▶ _COMPLETE THE FOLLOWING_
1 > Using the article below on Schoharie County's EMT funding, decide whether each statement agrees with it. Answer yes or no and quote the deciding words. (a) The county's EMTs are to be stationed in Middleburgh and Richmondville. (b) MEVAC serves three towns. (c) The plan puts an EMT at each of MEVAC and RVES 24 hours per day.
2 > Carry on the article below about Schoharie County's new EMT positions, writing what follows its last sentence.
[EXCERPTED TEXT — start]
Rescue squads and the patients they serve will get a lift from Schoharie County next year.
The 2017 county budget includes money for two emergency medical technicians who'll go a long way towards helping squads make their calls.
Plans call for the EMTs to be stationed in Middleburgh and Richmondville, but will help surrounding areas, too.
Mike Hartzel, the county's director of Emergency Services, pushed for the EMTs after meeting separately with reps from the Richmondville Volunteer Emergency Squad and the Middleburgh Emergency Volunteer Ambulance Corps earlier this year.
Like many other squads, RVES and MEVAC have manpower problems, especially during the day, sometimes keeping them from answering calls.
"It's a local, statewide and national problem," said Richmondville Supervisor Dick Lape. "Volunteers are harder to get."
MEVAC President Steve Weinhofer agreed.
"We used to cover 24/7," he said. "It's a battle now."
Mr. Hartzel's plan calls for the county to hire a team of EMTs--the equivalent of two full-time positions--with one at MEVAC and one at RVES 12 hours per day.
Mr. Hartzel recommended RVES because the squad nearly closed two months ago because of manpower and money problems.
"And they'll also help with mutual aid," Mr. Hartzel said. "If Summit or Cobleskill can't get a crew together, Richmondville can cover the call."
MEVAC serves four towns--Middleburgh, Fulton, Blenheim and Broome--so it makes sense for an EMT to be there, Mr. Hartzel added.
And if another squad needs an EMT, one can be shifted elsewhere.
[EXCERPTED TEXT — finish]
[ENTRIES SUPPLIED — start]
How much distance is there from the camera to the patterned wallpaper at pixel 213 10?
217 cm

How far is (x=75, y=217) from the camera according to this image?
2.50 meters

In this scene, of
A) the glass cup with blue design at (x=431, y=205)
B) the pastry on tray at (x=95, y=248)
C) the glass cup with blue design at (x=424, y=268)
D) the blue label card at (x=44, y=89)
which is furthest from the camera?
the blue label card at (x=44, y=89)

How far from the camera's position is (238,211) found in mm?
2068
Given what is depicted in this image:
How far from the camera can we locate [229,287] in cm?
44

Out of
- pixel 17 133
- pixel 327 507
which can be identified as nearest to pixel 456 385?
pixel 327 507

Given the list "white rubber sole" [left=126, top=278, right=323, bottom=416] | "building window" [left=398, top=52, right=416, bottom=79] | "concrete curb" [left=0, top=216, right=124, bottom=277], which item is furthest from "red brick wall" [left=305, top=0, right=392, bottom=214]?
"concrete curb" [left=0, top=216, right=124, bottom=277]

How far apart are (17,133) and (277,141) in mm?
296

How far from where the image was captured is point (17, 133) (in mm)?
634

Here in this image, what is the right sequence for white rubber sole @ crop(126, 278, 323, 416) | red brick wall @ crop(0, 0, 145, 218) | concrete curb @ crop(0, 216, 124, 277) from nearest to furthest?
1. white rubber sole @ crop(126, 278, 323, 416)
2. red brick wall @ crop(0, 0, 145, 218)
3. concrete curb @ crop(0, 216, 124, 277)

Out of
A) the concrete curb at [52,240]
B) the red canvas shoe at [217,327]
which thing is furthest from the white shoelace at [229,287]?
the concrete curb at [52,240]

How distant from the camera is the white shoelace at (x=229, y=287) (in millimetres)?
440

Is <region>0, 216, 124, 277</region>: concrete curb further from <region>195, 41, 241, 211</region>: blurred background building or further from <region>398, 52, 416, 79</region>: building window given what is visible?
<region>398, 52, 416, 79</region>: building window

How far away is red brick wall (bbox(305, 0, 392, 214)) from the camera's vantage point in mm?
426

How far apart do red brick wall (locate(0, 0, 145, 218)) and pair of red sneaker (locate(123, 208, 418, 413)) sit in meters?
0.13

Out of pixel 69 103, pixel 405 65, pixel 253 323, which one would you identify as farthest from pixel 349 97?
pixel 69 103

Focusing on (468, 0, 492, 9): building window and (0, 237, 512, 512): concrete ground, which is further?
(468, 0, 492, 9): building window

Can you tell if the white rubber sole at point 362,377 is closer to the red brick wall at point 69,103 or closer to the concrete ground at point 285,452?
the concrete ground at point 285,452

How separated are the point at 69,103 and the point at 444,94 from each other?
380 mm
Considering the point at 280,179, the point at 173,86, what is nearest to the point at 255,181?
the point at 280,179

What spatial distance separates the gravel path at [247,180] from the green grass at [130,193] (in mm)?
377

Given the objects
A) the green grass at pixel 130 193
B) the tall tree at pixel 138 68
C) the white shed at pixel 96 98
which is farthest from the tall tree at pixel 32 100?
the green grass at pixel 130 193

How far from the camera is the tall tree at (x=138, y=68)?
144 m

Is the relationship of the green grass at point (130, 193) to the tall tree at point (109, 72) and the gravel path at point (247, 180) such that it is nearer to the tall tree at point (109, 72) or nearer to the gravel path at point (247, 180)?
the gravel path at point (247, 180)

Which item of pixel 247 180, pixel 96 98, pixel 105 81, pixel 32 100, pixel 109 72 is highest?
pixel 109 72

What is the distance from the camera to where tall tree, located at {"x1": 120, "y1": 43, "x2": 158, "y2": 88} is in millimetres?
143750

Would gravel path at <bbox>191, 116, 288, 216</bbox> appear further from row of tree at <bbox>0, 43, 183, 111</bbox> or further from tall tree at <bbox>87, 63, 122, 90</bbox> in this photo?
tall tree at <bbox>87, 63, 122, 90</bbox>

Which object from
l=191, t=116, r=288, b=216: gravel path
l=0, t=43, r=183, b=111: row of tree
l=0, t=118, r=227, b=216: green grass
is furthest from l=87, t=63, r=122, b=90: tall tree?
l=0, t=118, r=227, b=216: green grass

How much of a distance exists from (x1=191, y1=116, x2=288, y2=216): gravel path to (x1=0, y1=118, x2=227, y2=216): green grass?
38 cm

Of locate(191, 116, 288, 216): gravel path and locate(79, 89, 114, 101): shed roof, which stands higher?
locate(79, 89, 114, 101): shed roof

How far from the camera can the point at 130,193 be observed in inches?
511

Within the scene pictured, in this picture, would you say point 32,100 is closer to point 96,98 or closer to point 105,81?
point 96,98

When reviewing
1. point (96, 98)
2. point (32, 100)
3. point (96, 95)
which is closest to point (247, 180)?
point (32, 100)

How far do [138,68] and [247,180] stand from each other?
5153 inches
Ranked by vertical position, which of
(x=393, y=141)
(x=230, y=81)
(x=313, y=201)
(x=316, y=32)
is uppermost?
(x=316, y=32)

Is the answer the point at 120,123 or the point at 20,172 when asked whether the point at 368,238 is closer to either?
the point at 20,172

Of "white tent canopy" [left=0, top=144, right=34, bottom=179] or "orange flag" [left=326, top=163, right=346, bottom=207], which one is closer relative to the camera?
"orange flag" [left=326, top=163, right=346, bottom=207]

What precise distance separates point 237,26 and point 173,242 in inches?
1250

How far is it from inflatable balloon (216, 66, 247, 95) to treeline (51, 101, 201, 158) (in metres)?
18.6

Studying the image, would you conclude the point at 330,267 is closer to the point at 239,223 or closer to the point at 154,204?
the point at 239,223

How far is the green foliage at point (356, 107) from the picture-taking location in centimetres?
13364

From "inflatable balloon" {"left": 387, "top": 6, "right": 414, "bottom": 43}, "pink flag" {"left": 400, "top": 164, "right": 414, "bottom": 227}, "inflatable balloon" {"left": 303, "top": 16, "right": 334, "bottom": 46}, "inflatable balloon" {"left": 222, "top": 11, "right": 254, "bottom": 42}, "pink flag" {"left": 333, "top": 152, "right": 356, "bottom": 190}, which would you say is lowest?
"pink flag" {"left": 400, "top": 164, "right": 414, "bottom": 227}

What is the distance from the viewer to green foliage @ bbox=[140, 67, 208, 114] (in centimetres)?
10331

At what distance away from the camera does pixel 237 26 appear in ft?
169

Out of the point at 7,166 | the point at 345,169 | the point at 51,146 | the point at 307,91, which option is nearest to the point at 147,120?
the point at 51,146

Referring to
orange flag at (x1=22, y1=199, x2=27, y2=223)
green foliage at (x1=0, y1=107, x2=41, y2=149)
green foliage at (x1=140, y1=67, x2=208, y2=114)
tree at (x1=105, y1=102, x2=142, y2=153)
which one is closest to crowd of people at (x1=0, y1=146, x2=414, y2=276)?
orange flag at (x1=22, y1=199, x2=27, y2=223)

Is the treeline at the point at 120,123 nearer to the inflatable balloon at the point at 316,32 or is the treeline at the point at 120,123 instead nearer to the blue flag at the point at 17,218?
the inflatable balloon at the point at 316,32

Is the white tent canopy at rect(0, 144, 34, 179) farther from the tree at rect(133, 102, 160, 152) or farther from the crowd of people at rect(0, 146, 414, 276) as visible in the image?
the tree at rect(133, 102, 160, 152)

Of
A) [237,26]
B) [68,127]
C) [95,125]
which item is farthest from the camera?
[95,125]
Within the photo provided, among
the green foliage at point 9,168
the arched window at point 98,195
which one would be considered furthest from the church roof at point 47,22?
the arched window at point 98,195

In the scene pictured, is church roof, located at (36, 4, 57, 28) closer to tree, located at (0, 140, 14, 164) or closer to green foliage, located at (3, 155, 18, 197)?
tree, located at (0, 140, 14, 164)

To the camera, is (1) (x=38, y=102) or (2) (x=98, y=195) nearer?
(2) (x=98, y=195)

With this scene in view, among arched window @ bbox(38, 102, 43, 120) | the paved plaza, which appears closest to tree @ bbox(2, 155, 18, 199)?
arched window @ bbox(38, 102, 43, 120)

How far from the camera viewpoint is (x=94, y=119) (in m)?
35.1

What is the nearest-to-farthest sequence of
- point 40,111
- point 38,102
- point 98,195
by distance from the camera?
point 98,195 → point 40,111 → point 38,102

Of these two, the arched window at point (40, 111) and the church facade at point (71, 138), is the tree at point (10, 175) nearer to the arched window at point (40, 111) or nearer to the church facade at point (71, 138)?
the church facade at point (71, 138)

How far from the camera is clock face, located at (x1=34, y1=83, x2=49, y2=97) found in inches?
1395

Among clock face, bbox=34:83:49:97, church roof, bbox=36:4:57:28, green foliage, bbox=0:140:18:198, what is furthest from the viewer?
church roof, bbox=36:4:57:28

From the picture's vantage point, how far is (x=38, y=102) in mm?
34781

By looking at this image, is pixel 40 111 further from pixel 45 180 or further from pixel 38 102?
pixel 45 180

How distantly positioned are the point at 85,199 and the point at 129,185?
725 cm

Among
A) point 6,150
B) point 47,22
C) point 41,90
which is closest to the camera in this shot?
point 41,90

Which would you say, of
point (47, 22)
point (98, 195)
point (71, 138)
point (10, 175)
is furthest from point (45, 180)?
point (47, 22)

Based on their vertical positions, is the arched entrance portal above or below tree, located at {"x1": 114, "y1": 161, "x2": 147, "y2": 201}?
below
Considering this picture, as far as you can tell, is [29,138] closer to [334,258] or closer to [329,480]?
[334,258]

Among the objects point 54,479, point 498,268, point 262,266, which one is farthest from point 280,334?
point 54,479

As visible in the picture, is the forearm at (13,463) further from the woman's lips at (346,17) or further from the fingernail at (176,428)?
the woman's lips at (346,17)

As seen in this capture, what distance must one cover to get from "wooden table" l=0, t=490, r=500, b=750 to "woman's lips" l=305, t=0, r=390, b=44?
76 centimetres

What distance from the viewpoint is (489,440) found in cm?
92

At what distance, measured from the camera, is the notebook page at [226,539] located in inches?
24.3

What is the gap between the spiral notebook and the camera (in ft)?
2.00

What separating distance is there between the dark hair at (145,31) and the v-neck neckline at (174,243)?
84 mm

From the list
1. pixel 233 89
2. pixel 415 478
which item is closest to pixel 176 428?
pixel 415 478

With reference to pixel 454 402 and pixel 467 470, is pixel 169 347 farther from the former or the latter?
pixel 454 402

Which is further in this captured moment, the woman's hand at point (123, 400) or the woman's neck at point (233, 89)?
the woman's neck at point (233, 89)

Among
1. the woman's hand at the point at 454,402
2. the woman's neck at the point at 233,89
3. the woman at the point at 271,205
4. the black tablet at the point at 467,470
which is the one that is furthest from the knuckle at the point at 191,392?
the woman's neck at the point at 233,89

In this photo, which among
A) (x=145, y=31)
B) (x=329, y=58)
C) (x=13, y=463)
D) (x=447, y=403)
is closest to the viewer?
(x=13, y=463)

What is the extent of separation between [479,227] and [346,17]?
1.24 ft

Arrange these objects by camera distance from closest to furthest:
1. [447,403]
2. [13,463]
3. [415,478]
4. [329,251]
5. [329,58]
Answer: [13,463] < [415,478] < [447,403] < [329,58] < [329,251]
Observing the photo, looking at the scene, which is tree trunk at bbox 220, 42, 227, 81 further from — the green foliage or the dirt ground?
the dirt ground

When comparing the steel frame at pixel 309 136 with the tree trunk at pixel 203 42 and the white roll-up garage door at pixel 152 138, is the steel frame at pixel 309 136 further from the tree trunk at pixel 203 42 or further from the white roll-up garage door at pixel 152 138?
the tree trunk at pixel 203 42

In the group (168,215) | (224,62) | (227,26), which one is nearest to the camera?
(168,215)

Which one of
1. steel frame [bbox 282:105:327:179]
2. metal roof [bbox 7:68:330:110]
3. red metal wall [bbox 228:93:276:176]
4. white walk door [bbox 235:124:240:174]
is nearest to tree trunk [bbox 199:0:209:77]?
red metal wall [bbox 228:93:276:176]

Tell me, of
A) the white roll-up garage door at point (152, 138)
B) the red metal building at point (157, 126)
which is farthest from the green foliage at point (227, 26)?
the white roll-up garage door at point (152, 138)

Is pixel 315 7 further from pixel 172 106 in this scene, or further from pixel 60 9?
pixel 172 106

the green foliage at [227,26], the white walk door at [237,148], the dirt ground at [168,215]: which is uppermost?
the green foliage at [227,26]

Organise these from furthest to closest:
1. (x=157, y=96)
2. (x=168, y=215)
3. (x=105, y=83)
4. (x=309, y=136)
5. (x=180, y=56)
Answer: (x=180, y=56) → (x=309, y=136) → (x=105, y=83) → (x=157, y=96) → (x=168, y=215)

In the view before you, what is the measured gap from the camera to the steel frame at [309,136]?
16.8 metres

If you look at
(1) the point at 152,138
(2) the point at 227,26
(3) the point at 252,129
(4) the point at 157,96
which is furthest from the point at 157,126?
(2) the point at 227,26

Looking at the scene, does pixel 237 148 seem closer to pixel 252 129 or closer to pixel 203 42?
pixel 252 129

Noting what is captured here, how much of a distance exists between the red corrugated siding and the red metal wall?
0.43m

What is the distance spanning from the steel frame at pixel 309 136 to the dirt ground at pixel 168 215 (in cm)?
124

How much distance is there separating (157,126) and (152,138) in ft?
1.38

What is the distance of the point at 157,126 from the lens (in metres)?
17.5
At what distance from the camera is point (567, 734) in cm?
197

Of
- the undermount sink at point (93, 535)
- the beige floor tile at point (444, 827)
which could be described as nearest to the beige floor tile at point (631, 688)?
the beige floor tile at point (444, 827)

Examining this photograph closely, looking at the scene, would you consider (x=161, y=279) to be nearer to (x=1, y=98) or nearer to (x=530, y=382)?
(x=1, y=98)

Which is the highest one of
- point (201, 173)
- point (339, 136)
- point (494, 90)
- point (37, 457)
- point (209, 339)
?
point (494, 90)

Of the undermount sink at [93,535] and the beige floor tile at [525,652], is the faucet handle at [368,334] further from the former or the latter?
[ENTRIES SUPPLIED — finish]
▶ _SOLVED PROBLEMS_
1 >
(a) Yes: "Plans call for the EMTs to be stationed in Middleburgh and Richmondville"
(b) No: "MEVAC serves four towns--Middleburgh, Fulton, Blenheim and Broome"
(c) No: "with one at MEVAC and one at RVES 12 hours per day"

2 >
"They [the EMTs] will be county employees, so it's flexible," Mr. Hartzel said. "We can move them to another location if it's no longer necessary to have them in Middleburgh and Richmondville."
The cost will be $64,000, and the county will receive some reimbursement from the squads when EMTs go on a call.
RVES President Scott Bennett noted that paying reimbursements to the county will cut into the squad's income.
Having the EMTs, however, will keep the squads from failing to respond to calls, so the squads will get at least some money from calls they otherwise might have missed, Mr. Hartzel responded.
Giving an admittedly rough estimate, Mr. Weinhofer said MEVAC might respond to 20 percent more calls with the new EMT.
Despite his concerns about reimbursements, Mr. Bennett agreed that the new plan will help.
A RVES recruitment drive recently added new members, and one or two of them may become EMTs.
But it will take months of training to become EMTs, so Mr. Bennett welcomes the county plan.
Mr. Hartzel said there are still details to be worked out, but the EMT coverage is moving ahead.